# Document extract:
==================================================
OXYGEN SENSOR – LAMBDA PROBE

What is a Lambda Probe or Oxygen Sensor?

The Lambda Probe, also known as Oxygen Sensor is located in the vehicle exhaust and its main function is to analyze the amount of oxygen present in the gases released by the engine.

What is the Lambda Probe or Oxygen Sensor for?

This sensor is for collecting fuel burn information and sending it to the engine ECM.

 

 

 

 

 

 

 

 

 

Internal combustion engines (Otto Cycle, Diesel or CNG) can only get function if there are oxygen, fuel, and heat (combustion or burning is an exothermic reaction, i.e. it occurs from the inside out). Without these elements, it is not possible to obtain the internal explosion necessary for their operation.
==================================================
# Information given:
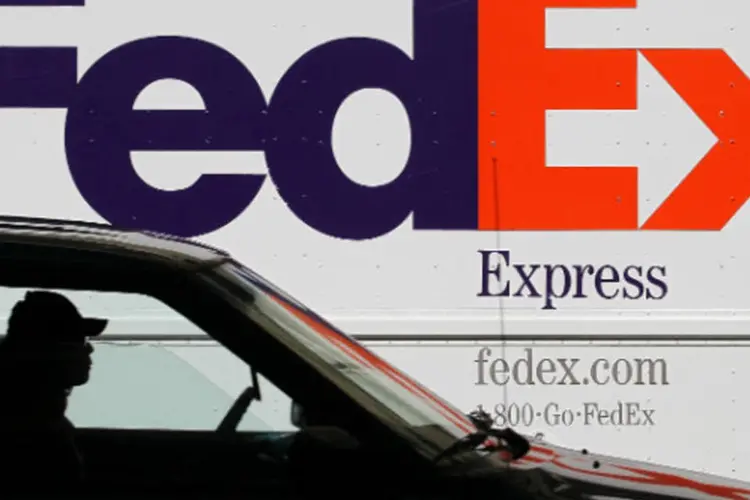 
	FedEx: companhia teve impulso no trimestre de aumento de 8% no volume m&eacute;dio de envio por terra
 (Getty Images/Getty Images)
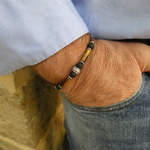 Bracelet-simple-homme-oeil-de-tigre-lave-marron-noir-renato-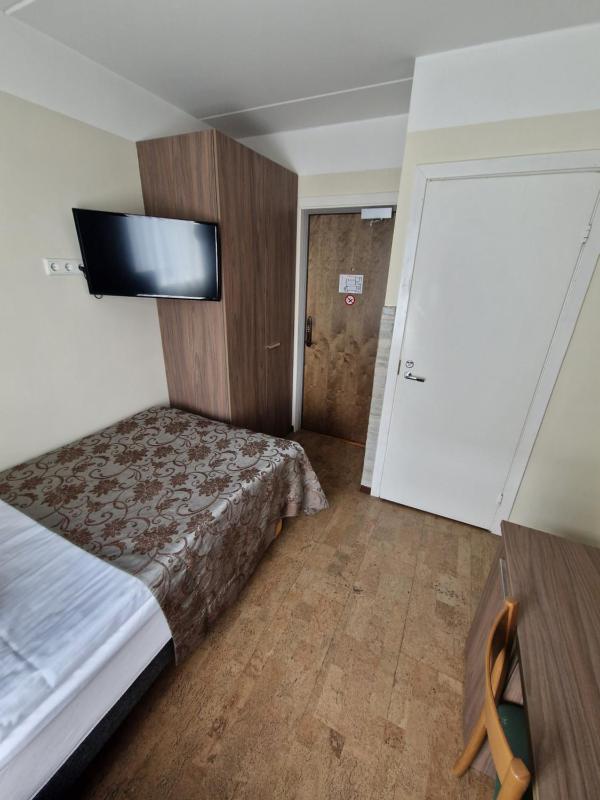Single Room image 3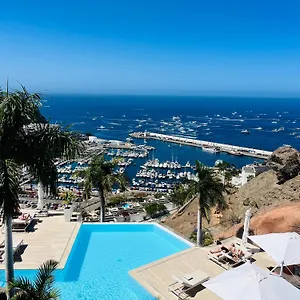 Grand Horizon Luxury Boutique Apartamento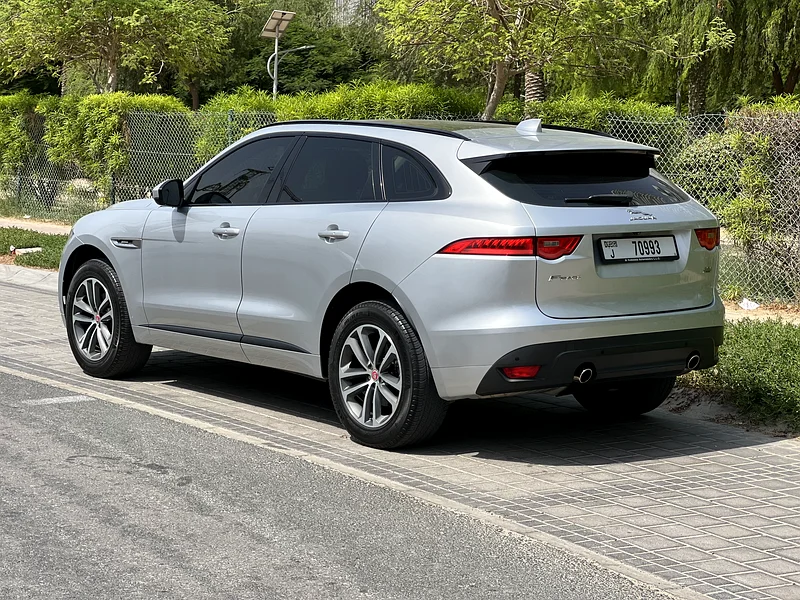 Jaguar F-Pace R-Sport 2018 | GCC Specs | Full Agency History | Original Paint | very clean car63176168787969111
==================================================
# Actions to take:
**1.** According to the oxygen sensor article, where is the Lambda Probe located?
**2.** For each statement, say whether it agrees with the oxygen sensor article, and quote the words that decide it.
(a) The sensor sends fuel burn information to the engine ECM.
(b) The Lambda Probe is located in the engine's air intake.
(c) Internal combustion engines can operate without heat.
**3.** Carry on the oxygen sensor article from its last sentence.
The entries above are separate from the oxygen sensor article.

# Answers by item number:
**1.** It is located in the vehicle exhaust.

**2.**
(a) Yes: "sending it to the engine ECM"
(b) No: "is located in the vehicle exhaust"
(c) No: "can only get function if there are oxygen, fuel, and heat"

**3.**
But the big challenge is getting the balance between fuel and oxidizer, in this case, oxygen called the stoichiometric mixture (Pic.02), where the Oxygen Sensor unfolds its function, presenting how much unburned oxygen is in the exhaust resulted from the engine combustion. If the mixture is lean (more oxygen) or rich (less oxygen), the sensor sends an electrical signal (Millivolts) to the Electronic Injection Management Unit (ECU or ECM). Based on the information received from the sensor, the ECU will regulate the fuel mixture, injecting more or less fuel into the combustion chamber, so you can have better engine performance, fuel economy, and lower emissions.

 

 

 

 

 

 

 

 

 

Example:  Gasoline: To burn completely we need 14.7 parts of Air, for 1 (one) part of FUEL. This ratio must be changed according to different conditions, whether environmental, temperature, pressure, humidity, the vehicle’s own operation, RPM, engine temperature, desired power variation, among others.

 

Oxygen Sensor or Lambda Probe?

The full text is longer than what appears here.